IN THE STAFFORD COUNTY COURT Claim No ST037750
JAMES THOMAS BENFIELD Claimant
GORDON(SCRAPMETAL) LIMITED Defendant
CLAIMANT’S SKELETON ARGUMENT
1.1. This is an application for an interim payment and costs under CPR, r.25.1.1(k).
1.2. In support of the application the C will refer to his witness statement (and the exhibits referred to in it) dated 18th Sep 2003.
2.1. The relevant documents are enclosed with the case which are as follows: a) Particulars of claim. b) Defence. C) Application notice. d) C’s witness statement. e) Exhibit JTB1, JTB2, JTB3. f) D’s witness statement by Mr Davies. g) D’s exhibit DSS certificate.
2.2. C’s claim is for an interim payment in the sum of $ 5000, or such other sum as the Court may think fit, as the C suffered injury in the course of employment due to D’s negligence on 6th November 2002.
3 The grounds:
3.1. C believes that if the claim proceed to trial he will obtain judgment against the D’s for a substantial amount of money without any reduction for fault on his part: See CPR, r 25.7(1)(c).
The decision in Ricci Burns Ltd v. Toole (1989) 1 WLR 993 is confirmed by the wording of CPR, r 25. 7(1) ( c), which says that an interim payment may be made if it is shown that the claimant will obtain judgment ‘…. against the D from whom….’the interim payment is sought.
3.2. The D is insured in respect of the claim (r 25.7(2) (a).
4. D’s Defence:
The defendant’s defence in this case that the accident caused or contributed to by the negligence of the claimant: See Defence Paragraph 4.
5.1. Regarding the issue of torch , the D didn’t provide any torch.

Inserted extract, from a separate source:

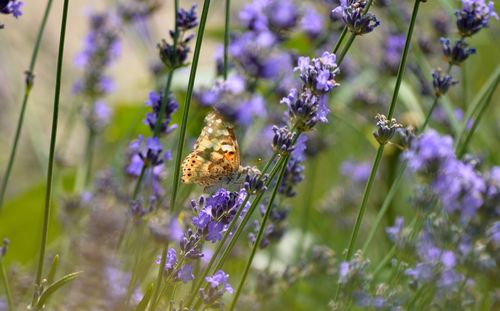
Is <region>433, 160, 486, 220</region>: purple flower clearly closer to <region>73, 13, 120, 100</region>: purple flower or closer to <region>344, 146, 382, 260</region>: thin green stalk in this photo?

The D only mentioned that the main yard could be illuminated by flood lights, but no one showed the C where the switches were located.
5.2. The medical report dated 30/05/03 makes clear that the C has been suffered injury in particular a comminuted fracture to the C’s right upper leg and grazing to his right hand and elbow therefore a true copy has attached to support C’s claim in exhibit JTB1.
5.3. The C has suffered financial losses due to his injury. To support the claim a copy of the Schedule of Past and Future Expenses has attached in exhibit JTB2, which would show the financial losses calculated to 03/07/03.
5.4.The C’s claim was insured with the Trusty General Insurance Co by the D. The insurance company declined to accept the liability and a true copy of the letter from the Insurance company attached in exhibit JTB3.
It is submitted that if this claim proceeds to trial the C would obtain the judgment against the D’s for a substantial sum of money without any reduction for fault on his part.
6. Damages for pain and loss of amenity:
The C has suffered a comminuted fracture of the upper part of his right femur and associated soft tissue injury. Full details of the treatment are set out in Mr Dodhia’s reprot of 30th May 2003.
On the available evidence at present, the D is likely to be recover a sum in the region of $ 9750 for damages for pain suffering and loss of amenity. In order to justify this figure the relevant authorities are given as follows:
a) Judicial Studies Board Guidelines 6th Edition, Leg Injuries, and Bracket C(1): $ 9360- $14660. The C’s injuries probably fall within the lower end of this bracket.
b) Weir v. Smith 20-7-94: Kemp & Kemp Para 12-514. General damages for pain suffering and loss of amenity awarded in the sum of $9500 (now worth $11,495)
c) Peach v. Tesco Stores, 23rd July 1998, Award for pain suffering and loss of amenity $10,000( now worth $10700).
7. Future Loss:
The C claim for future loss for home decoration and maintenance at the rate of $400 per annum. On the assumption that this is a lifelong one and this head of claim would amount to approximately $9,200 (see-Table 19 Ogden Tables).
Therefore, the court would consider an order to be made for the D’s to pay the C the sum of $5000 or such other sum as the court may think fit by way of interim payment.